● Tarefa proposta a:
Você pode reproduzir na íntegra, sem nenhuma alteração, o trecho sobre o ataque hacker via Pix?

● Trecho do texto:
::::

Segundo o MP, Breu, que cumpre pena em liberdade condicional por outra denúncia de estelionato, é suspeito de articular o crime. Zanquetim, um corretor de criptomoedas (P2P no jargão), estaria encarregado de driblar o mecanismo de devolução do Pix e garantir que o dinheiro chegasse aos suspeitos. Os dois estão em prisão preventiva.

Citado no processo como advogado de Zanquetim, Pedro Felipe Bocchi Silva diz que deixou o caso e não sabe a situação atual do processo. O representante de Breu, Eduardo Moura, não respondeu à reportagem.

A quadrilha realizou os furtos entre 0h e 7h do dia 30. O Banco Central foi informado do ataque na manhã do mesmo dia, por meio de comunicado da C&M Software.

O BC tem dificuldades de monitorar o Pix 24 horas por dia, porque está proibido de pagar horas extras e adicional noturno. A autoridade monetária tenta contornar essas limitações com servidores de sobreaviso.

Procurado, o BC não se manifestou.

A C&M Software disse ao Ministério Público que identificou movimentações suspeitas via Pix por volta das 4h30 e decidiu desligar o sistema, após não conseguir interrompê-las. “Nossa investigação revelou que um sistema espelhado fraudulento estava enviando ordens diretamente ao Banco Central, utilizando certificados de clientes”, disse a empresa nos autos.

Na prática, os criminosos conseguiram reproduzir parte do sistema da C&M e enviar mensagens ao BC como se fosse a companhia.

Ainda segundo os autos, a principal vítima do ataque hacker, a BMP Moneyplus, demonstrara preocupação com o risco de ataques 40 dias antes do incidente.

::::

● Registros de dados:
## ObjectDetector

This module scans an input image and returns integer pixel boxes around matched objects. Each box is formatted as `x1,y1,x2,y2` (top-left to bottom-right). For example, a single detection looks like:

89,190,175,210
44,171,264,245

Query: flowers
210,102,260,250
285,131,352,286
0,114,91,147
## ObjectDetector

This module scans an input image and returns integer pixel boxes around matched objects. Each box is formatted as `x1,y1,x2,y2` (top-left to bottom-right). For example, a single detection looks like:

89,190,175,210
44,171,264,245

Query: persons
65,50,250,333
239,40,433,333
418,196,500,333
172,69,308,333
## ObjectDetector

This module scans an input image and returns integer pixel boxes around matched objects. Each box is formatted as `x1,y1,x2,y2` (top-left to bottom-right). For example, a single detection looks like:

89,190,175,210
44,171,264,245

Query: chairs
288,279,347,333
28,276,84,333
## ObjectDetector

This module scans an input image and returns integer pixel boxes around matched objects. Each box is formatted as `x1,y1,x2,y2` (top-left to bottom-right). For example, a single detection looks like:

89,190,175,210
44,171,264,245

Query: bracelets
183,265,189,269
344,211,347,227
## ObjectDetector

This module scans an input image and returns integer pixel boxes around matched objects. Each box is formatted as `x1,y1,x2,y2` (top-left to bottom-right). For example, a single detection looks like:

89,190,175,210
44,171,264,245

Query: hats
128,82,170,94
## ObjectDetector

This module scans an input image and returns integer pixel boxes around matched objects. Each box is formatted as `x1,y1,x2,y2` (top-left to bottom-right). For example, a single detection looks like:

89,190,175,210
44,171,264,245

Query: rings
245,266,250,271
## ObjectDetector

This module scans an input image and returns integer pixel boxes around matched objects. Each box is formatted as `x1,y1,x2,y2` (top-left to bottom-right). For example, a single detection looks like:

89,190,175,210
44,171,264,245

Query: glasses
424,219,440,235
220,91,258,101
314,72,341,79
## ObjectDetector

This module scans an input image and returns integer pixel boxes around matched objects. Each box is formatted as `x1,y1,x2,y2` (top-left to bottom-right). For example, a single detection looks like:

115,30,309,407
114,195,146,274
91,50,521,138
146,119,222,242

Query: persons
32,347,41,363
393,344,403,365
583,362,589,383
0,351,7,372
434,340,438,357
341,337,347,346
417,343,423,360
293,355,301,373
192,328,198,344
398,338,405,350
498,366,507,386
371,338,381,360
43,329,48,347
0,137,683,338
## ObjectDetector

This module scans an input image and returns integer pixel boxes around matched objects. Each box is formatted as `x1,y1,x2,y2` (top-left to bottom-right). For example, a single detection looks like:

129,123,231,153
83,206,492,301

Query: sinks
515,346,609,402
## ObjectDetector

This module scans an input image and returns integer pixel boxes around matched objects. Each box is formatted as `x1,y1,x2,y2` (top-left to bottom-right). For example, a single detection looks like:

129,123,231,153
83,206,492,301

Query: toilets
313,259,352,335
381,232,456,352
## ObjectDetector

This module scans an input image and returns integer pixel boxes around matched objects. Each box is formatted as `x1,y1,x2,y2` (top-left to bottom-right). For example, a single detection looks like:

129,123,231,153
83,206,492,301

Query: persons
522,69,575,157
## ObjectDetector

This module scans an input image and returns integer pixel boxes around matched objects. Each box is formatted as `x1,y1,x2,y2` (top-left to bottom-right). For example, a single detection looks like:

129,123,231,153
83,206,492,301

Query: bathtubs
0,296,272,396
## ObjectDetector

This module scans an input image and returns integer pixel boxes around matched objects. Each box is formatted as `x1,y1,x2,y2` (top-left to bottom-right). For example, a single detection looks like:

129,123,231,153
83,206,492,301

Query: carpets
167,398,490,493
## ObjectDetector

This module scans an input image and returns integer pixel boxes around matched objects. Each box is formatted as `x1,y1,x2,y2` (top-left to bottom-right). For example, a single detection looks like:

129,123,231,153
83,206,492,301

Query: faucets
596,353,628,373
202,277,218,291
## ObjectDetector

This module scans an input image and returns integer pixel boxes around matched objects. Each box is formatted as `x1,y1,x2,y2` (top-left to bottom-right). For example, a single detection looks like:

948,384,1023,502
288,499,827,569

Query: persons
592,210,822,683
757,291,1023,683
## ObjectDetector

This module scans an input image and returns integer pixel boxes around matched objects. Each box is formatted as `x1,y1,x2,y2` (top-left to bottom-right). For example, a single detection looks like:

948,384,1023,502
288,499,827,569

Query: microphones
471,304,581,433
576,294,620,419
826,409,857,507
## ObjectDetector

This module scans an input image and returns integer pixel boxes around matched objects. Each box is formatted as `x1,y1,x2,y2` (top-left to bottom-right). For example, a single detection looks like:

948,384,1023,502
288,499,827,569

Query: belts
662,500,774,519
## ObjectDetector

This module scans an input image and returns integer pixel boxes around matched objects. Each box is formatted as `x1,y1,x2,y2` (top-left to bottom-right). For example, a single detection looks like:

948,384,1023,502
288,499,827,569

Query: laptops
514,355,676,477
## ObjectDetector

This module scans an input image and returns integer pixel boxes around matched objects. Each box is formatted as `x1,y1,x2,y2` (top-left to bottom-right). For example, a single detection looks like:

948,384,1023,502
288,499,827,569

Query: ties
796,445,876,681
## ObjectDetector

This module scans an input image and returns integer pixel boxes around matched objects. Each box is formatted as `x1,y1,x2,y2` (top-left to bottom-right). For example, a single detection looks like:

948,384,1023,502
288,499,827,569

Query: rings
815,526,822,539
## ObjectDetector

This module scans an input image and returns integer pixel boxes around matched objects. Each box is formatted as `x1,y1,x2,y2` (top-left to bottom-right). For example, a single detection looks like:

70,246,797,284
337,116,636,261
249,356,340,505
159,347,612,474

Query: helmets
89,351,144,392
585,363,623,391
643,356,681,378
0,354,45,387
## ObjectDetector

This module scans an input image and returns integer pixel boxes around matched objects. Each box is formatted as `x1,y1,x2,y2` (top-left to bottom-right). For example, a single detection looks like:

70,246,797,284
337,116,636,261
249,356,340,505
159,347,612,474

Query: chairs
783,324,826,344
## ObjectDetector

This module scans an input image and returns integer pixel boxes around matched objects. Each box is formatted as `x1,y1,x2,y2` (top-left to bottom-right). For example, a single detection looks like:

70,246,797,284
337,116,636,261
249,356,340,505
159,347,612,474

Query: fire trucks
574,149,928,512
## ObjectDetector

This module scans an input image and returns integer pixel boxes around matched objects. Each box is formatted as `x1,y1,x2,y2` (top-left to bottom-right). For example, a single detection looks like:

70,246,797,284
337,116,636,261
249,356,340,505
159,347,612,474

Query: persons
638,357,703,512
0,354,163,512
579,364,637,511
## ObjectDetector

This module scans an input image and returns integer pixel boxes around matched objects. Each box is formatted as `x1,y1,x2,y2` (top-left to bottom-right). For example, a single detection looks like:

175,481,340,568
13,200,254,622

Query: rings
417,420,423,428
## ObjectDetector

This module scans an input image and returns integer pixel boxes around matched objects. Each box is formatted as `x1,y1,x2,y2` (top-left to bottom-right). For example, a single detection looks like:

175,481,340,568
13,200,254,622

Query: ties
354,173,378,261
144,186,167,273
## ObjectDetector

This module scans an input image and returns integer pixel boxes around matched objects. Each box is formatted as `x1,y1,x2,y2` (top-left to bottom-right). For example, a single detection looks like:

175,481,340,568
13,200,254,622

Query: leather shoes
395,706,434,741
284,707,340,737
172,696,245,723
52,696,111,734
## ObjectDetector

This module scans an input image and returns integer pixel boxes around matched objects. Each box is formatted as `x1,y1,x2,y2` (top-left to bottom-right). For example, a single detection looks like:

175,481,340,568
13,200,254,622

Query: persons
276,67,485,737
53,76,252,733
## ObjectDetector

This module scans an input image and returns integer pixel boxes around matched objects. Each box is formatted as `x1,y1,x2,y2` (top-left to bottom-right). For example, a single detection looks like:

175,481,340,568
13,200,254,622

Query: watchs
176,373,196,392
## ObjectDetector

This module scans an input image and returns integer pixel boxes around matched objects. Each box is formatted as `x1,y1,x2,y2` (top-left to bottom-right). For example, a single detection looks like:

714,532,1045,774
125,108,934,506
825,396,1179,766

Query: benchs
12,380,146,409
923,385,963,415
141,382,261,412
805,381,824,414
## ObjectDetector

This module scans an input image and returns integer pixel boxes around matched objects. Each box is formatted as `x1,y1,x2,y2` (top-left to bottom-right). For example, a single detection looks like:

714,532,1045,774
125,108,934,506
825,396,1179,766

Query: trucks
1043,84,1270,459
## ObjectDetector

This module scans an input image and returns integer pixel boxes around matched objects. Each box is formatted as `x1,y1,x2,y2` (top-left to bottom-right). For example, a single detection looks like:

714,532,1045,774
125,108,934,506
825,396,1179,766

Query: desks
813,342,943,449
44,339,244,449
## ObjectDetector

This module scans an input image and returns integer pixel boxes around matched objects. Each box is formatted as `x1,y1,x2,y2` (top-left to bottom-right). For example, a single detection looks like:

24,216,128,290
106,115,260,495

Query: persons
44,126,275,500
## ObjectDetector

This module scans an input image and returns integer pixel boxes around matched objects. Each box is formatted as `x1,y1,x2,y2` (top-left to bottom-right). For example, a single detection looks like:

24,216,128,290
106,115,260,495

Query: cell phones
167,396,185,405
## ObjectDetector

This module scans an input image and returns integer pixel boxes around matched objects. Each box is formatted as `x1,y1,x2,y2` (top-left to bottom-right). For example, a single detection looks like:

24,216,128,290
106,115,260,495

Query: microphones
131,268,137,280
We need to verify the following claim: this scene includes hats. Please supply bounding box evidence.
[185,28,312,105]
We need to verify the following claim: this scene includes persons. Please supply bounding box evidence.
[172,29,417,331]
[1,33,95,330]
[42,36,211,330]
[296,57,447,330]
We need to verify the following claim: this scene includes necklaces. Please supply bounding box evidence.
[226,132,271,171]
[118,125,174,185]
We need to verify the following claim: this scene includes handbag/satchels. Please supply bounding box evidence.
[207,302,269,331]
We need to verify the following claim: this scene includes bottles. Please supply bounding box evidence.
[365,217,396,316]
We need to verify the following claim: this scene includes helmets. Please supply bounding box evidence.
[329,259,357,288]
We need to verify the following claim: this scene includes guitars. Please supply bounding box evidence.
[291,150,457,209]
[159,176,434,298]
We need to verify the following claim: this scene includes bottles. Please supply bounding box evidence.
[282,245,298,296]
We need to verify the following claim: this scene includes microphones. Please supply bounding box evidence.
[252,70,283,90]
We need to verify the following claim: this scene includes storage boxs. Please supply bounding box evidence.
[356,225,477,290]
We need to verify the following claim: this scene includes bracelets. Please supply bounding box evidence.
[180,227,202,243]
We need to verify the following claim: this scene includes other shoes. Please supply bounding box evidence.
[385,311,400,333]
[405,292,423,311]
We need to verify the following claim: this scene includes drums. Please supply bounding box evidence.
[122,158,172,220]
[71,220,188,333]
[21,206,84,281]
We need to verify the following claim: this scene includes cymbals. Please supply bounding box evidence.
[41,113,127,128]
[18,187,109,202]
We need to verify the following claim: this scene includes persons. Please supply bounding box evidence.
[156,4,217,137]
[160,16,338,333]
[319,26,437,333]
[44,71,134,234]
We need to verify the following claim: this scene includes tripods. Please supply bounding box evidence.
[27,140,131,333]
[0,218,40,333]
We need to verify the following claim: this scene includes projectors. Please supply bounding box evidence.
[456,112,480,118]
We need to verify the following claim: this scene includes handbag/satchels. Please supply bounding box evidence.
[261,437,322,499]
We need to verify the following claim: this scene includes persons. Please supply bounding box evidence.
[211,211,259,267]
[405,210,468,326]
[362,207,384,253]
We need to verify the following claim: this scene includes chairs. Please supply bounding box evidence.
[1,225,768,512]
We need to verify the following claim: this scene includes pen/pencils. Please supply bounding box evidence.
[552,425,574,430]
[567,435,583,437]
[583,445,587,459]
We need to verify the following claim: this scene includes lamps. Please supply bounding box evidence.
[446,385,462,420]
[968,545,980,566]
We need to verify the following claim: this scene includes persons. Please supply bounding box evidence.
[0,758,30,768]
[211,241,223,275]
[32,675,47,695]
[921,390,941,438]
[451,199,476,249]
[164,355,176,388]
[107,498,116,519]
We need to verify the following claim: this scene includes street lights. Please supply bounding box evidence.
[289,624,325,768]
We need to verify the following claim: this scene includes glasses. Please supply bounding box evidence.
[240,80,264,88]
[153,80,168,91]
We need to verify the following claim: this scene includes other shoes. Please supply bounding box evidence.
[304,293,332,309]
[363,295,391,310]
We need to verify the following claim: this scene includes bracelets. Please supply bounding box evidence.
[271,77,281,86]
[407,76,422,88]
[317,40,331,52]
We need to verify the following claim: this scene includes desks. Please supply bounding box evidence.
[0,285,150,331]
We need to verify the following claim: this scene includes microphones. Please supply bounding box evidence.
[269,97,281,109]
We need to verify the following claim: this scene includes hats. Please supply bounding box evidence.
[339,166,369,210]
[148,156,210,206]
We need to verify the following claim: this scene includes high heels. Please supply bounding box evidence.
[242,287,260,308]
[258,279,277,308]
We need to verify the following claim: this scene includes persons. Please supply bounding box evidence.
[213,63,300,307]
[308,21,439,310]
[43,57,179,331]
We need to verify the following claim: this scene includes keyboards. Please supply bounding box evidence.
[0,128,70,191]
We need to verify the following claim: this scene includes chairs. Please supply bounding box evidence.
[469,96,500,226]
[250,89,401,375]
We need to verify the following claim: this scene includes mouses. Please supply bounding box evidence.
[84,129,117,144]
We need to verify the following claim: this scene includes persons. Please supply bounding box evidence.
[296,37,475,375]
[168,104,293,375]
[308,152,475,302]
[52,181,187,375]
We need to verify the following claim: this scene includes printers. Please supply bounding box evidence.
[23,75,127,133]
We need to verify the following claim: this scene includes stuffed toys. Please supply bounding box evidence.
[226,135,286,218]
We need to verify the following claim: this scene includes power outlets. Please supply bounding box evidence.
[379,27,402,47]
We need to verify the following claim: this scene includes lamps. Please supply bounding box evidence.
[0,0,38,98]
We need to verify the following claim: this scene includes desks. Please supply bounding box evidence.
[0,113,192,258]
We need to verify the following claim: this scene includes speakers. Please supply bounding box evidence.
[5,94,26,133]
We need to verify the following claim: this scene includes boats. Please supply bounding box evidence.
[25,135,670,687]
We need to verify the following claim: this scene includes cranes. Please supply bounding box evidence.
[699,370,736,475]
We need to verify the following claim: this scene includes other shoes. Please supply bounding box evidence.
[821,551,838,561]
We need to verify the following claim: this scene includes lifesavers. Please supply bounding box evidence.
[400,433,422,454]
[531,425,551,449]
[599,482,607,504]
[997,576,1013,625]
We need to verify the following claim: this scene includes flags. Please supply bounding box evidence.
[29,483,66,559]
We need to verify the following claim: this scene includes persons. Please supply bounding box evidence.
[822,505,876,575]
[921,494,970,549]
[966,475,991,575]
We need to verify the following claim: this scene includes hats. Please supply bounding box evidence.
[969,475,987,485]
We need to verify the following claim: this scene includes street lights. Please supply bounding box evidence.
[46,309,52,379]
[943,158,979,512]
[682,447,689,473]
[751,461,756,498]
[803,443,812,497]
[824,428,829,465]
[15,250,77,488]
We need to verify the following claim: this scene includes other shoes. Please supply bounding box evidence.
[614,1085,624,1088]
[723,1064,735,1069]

::::

● Tarefa proposta b:
Pode reescrever as linhas da listagem desde o início até a linha com "0,114,91,147", inclusive, trocando "module" por "component" e mantendo todo o resto igual? Apresente somente essas linhas.

● Resposta completa a:
Segundo o MP, Breu, que cumpre pena em liberdade condicional por outra denúncia de estelionato, é suspeito de articular o crime. Zanquetim, um corretor de criptomoedas (P2P no jargão), estaria encarregado de driblar o mecanismo de devolução do Pix e garantir que o dinheiro chegasse aos suspeitos. Os dois estão em prisão preventiva.

Citado no processo como advogado de Zanquetim, Pedro Felipe Bocchi Silva diz que deixou o caso e não sabe a situação atual do processo. O representante de Breu, Eduardo Moura, não respondeu à reportagem.

A quadrilha realizou os furtos entre 0h e 7h do dia 30. O Banco Central foi informado do ataque na manhã do mesmo dia, por meio de comunicado da C&M Software.

O BC tem dificuldades de monitorar o Pix 24 horas por dia, porque está proibido de pagar horas extras e adicional noturno. A autoridade monetária tenta contornar essas limitações com servidores de sobreaviso.

Procurado, o BC não se manifestou.

A C&M Software disse ao Ministério Público que identificou movimentações suspeitas via Pix por volta das 4h30 e decidiu desligar o sistema, após não conseguir interrompê-las. “Nossa investigação revelou que um sistema espelhado fraudulento estava enviando ordens diretamente ao Banco Central, utilizando certificados de clientes”, disse a empresa nos autos.

Na prática, os criminosos conseguiram reproduzir parte do sistema da C&M e enviar mensagens ao BC como se fosse a companhia.

Ainda segundo os autos, a principal vítima do ataque hacker, a BMP Moneyplus, demonstrara preocupação com o risco de ataques 40 dias antes do incidente.

● Resposta completa b:
## ObjectDetector

This component scans an input image and returns integer pixel boxes around matched objects. Each box is formatted as `x1,y1,x2,y2` (top-left to bottom-right). For example, a single detection looks like:

89,190,175,210
44,171,264,245

Query: flowers
210,102,260,250
285,131,352,286
0,114,91,147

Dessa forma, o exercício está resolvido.